California based startup HaptX this week announced the release of HaptX Gloves DK2 – the first gloves with true-contact haptics feedback available for purchase after years of research, development, prototyping, and pilot projects.
A perfect fit for the work-from-home economy?
The HaptX gloves are already used for military training, Nissan designers, surgical training, and other enterprise use cases, but the new DK2 model is smaller, lighter, and more comfortable to wear. This is a major upgrade to the world’s most advanced haptic feedback gloves which physically – thanks to microfluidics – displace the user’s skin up to 2mm, simulating the feel of touching real objects. Each glove comes with 130 points of tactic feedback, therefore, offering more realistic interactions than those that come with standard vibration and force feedback haptics.

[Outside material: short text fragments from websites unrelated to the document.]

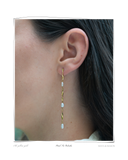 Pearl Tri Colocho earring worn on a model's ear, a solid 18k gold twisted drop earring with three freshwater pearls. Tarnish-resistant and made for everyday wear — Maya & Mason handcrafted fine jewellery.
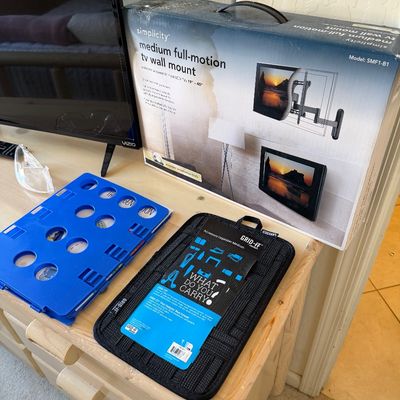 Sale Photo Thumbnail #193: Simplicity medium full-motion TV wall mount in its original box, shown alongside a blue plastic folding board and a black Grid-It accessory organizer.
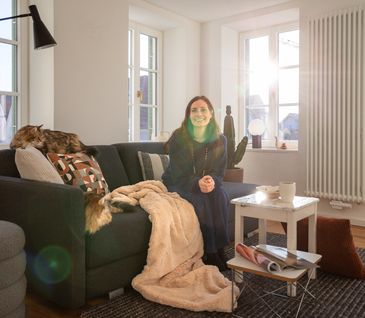 Nicole Zweig sitzt auf Sofa in gemütlichem Wohnzimmer. Dekoriert mit Kissen und Wohndecke.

Jake Rubin, CEO, and founder of HaptX explained that their artificial skin activates tactile actuators, and they also use magnetic motion tracking, a proprietary motion capture system featuring sub-millimeter precision, 30 DoF per hand, and no latency or occlusion, which creates an individualized, physically-accurate VR hand model. Although many businesses continue to struggle in face of the ongoing global pandemic, the new circumstances also increased the demand for virtual training and designing tools. That being said, these factors contributed to the faster development of the DK2 gloves. Tech companies are also investing more in telerobotics nowadays, and HaptX aims to meet this demand with the Gloves DK2, as well.